Hansmann S, Martin W
Int J Syst Evol Microbiol. 2000 Jul;50 Pt 4:1655-1663. doi: 10.1099/00207713-50-4-1655.
Thirty-nine proteins encoded in a large gene cluster that is well-conserved in gene content and gene order across 18 sequenced prokaryotic genomes were extracted, aligned and subjected to phylogenetic analysis. In individual analyses of the alignments, only two probable examples of lateral gene transfer between archaea and eubacteria were detected, involving the genes for ribosomal protein Rpl23 and adenylate kinase.

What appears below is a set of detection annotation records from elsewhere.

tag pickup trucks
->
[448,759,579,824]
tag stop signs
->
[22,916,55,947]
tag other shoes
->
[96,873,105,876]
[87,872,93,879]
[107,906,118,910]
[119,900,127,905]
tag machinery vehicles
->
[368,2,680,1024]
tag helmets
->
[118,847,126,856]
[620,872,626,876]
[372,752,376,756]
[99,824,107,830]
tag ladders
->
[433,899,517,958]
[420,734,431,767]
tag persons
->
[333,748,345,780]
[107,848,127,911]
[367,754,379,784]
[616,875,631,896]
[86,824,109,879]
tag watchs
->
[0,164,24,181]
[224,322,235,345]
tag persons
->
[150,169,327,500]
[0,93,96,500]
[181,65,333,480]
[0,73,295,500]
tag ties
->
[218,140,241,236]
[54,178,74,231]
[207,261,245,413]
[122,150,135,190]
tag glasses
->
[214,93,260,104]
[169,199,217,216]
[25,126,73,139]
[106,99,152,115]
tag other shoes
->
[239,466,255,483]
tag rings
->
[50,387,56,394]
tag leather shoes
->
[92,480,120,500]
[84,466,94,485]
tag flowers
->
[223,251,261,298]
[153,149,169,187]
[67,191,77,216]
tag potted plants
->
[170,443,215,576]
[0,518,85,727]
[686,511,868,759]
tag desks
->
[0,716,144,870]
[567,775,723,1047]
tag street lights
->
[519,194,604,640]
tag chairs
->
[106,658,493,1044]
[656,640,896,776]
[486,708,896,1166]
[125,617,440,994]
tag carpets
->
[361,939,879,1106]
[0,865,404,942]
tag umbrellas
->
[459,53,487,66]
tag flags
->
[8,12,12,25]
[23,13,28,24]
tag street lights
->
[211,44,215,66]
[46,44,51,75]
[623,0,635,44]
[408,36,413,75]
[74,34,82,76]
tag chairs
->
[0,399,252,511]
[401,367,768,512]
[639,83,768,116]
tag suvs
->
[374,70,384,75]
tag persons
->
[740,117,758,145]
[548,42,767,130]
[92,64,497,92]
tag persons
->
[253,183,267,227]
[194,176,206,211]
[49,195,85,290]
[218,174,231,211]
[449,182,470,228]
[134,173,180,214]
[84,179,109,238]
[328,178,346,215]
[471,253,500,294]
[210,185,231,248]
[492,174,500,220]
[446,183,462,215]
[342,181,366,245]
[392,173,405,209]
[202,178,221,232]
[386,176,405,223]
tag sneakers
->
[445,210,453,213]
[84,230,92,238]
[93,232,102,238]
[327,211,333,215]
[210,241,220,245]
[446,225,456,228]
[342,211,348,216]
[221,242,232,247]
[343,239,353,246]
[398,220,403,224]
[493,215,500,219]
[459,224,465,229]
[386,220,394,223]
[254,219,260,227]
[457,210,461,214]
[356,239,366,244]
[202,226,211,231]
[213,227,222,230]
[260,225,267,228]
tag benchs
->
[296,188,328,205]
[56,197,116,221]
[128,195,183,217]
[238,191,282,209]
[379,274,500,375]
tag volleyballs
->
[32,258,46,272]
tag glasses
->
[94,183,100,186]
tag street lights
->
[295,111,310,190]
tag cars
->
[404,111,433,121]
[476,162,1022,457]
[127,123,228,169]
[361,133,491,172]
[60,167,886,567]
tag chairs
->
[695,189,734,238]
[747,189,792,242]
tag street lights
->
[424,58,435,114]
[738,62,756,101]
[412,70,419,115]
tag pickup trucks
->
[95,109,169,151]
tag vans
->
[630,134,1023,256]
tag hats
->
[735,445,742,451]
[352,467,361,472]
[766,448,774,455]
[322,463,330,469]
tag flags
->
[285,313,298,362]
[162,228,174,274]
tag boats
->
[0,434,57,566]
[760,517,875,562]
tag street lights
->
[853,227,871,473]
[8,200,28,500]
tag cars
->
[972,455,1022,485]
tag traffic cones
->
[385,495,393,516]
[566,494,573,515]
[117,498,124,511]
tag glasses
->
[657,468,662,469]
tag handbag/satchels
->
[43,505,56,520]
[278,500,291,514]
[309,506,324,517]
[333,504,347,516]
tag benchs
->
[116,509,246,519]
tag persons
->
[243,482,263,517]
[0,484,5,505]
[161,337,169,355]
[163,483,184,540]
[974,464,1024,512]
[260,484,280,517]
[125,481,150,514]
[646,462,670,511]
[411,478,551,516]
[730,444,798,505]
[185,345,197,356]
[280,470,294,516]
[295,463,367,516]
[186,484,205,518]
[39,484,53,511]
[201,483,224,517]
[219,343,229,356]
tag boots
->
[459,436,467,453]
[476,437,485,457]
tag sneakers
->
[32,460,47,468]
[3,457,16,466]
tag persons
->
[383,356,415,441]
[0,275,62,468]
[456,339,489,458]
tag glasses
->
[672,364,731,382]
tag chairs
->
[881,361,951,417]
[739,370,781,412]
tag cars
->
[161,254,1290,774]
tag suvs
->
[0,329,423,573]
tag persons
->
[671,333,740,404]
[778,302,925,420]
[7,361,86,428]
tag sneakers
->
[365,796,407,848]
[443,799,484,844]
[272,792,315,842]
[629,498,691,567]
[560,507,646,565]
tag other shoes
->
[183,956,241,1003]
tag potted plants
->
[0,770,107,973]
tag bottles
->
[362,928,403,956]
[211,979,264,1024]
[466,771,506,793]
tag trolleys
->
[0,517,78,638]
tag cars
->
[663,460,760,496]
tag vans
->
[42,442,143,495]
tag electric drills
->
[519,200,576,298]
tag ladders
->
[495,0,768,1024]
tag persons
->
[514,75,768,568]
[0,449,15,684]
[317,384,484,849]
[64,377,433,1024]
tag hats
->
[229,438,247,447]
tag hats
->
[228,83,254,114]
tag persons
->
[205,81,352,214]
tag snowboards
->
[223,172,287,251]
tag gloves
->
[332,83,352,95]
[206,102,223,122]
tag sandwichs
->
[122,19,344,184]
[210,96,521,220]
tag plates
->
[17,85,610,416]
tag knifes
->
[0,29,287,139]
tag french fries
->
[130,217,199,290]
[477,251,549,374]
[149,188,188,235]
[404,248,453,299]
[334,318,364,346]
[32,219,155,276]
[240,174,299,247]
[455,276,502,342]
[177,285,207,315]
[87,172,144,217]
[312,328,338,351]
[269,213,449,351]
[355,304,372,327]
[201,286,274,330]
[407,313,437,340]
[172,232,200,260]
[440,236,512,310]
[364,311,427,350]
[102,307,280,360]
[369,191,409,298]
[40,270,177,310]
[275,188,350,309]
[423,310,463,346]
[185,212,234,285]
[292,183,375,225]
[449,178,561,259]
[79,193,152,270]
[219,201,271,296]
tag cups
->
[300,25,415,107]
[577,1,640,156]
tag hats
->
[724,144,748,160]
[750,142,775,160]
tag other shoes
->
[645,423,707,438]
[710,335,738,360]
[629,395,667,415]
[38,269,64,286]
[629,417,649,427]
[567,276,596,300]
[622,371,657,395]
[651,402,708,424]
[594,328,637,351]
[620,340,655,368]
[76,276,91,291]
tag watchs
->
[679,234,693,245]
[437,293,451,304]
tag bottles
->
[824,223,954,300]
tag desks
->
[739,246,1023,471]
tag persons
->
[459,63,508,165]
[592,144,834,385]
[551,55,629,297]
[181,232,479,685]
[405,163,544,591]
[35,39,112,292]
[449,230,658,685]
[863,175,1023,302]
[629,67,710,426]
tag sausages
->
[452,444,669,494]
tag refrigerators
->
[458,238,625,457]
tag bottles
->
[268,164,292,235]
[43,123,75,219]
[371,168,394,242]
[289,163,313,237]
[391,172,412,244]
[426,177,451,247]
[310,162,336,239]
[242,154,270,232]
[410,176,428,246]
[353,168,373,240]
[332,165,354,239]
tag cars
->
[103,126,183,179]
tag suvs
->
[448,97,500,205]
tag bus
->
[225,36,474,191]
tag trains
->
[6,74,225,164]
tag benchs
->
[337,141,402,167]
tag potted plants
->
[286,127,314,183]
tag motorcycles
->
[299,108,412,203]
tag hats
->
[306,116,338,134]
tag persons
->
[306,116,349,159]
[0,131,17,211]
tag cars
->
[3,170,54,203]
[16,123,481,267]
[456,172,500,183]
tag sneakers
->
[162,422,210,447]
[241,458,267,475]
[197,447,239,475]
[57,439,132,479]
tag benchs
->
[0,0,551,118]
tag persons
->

Amino acid sequences for 35 of the 39 proteins were concatenated to yield a data set of 9087 amino acid positions per genome. Many of these proteins, 33 of which are ribosomal proteins, are not highly conserved across distantly related organisms and thus contain many regions that are difficult to align. Phylogenetic analyses were performed with subsets of the concatenated data from which the most highly variable sites had been iteratively removed, using the number of different amino acids that occur at a given site as a criterion of variability. Glycine, which has a strong influence on protein structure, tended to be more frequent at the most conserved (least polymorphic) sites. With most subsets of the data, the proteins from the cyanobacterium Synechocystis tended to branch with their homologues from gram-positive bacteria. The results indicate that excluding only a few percentage of poorly alignable sites from phylogenetic analysis can have a severe impact upon the phylogeny inferred and that bootstrap support for branches can fluctuate substantially, depending upon which sites are excluded.
从一个在18个已测序原核生物基因组中基因含量和基因顺序都高度保守的大基因簇中提取出39种蛋白质,对其进行比对并进行系统发育分析。在比对的单独分析中,仅检测到古细菌和真细菌之间两个可能的横向基因转移实例,涉及核糖体蛋白Rpl23和腺苷酸激酶的基因。将39种蛋白质中的35种的氨基酸序列连接起来,得到每个基因组9087个氨基酸位置的数据集。这些蛋白质中的许多,其中33种是核糖体蛋白,在远缘相关生物中并非高度保守,因此包含许多难以比对的区域。使用在给定位置出现的不同氨基酸数量作为变异性标准,对连接数据的子集进行系统发育分析,其中最具变异性的位点已被反复去除。对蛋白质结构有强烈影响的甘氨酸,在最保守(多态性最低)的位点往往更频繁出现。对于大多数数据子集,蓝藻集胞藻中的蛋白质倾向于与其来自革兰氏阳性细菌的同源物分支。结果表明,在系统发育分析中仅排除少数百分比难以比对的位点,就可能对推断的系统发育产生严重影响,并且分支的自展支持可能会大幅波动,这取决于排除哪些位点。